Laurent Nuñez, ministre de l'Intérieur, s'est exprimé sur cette affaire lors d'une interview accordée au Parisien le 25 janvier. Il a déclaré : "Rien ne dit, à ce stade, quelles sont les causes de la mort". Nuñez a ajouté qu'il est encore flou ce qui s'est précisément passé durant le transport d'El Hacen, notant qu'il avait été placé en position latérale de sécurité après avoir manifesté des signes de malaise dans le commissariat, où un massage cardiaque a été tenté.
Face à ces affirmations, la famille reste ferme sur ses positions. Ils insistent sur la nécessité d'une enquête approfondie et critiquent le fait que rien ne soit encore décidé concernant la mise en cause des policiers.

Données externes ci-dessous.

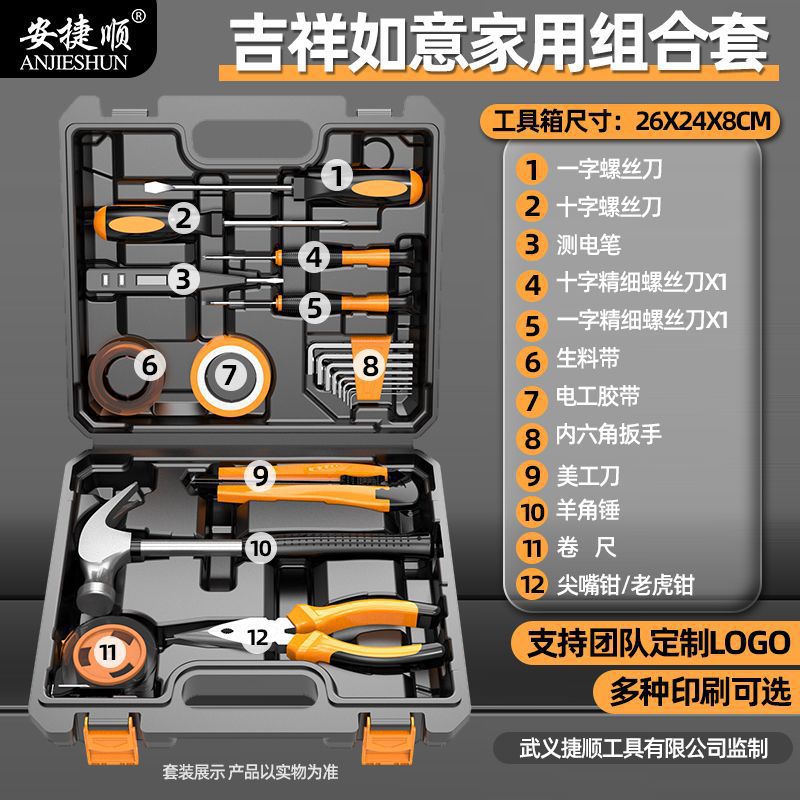 安捷顺®
ANJIESHUN

吉祥如意家用组合套

工具箱尺寸：26X24X8CM

1 一字螺丝刀
2 十字螺丝刀
3 测电笔
4 十字精细螺丝刀X1
5 一字精细螺丝刀X1
6 生料带
7 电工胶带
8 内六角扳手
9 美工刀
10 羊角锤
11 卷 尺
12 尖嘴钳/老虎钳

1
2
3
4
5
6
7
8
9
10
11
12

支持团队定制LOGO

多种印刷可选

武义捷顺工具有限公司监制

套装展示 产品以实物为准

Selon des sources de Franceinfo, une intervention policière violente pourrait être en cause, et des experts de la sécurité publique appellent à une transparence totale dans cette affaire.
Laurent Nuñez a ajouté :
"Je m’en tiens à ma ligne : je ne demande pas la suspension des fonctionnaires tant qu’on n’a pas établi qu’ils sont fautifs."
Les circonstances entourant cette affaire continuent d'alimenter les débats, tant au sein de la communauté mauritanienne en France que dans l’ensemble du paysage politique national.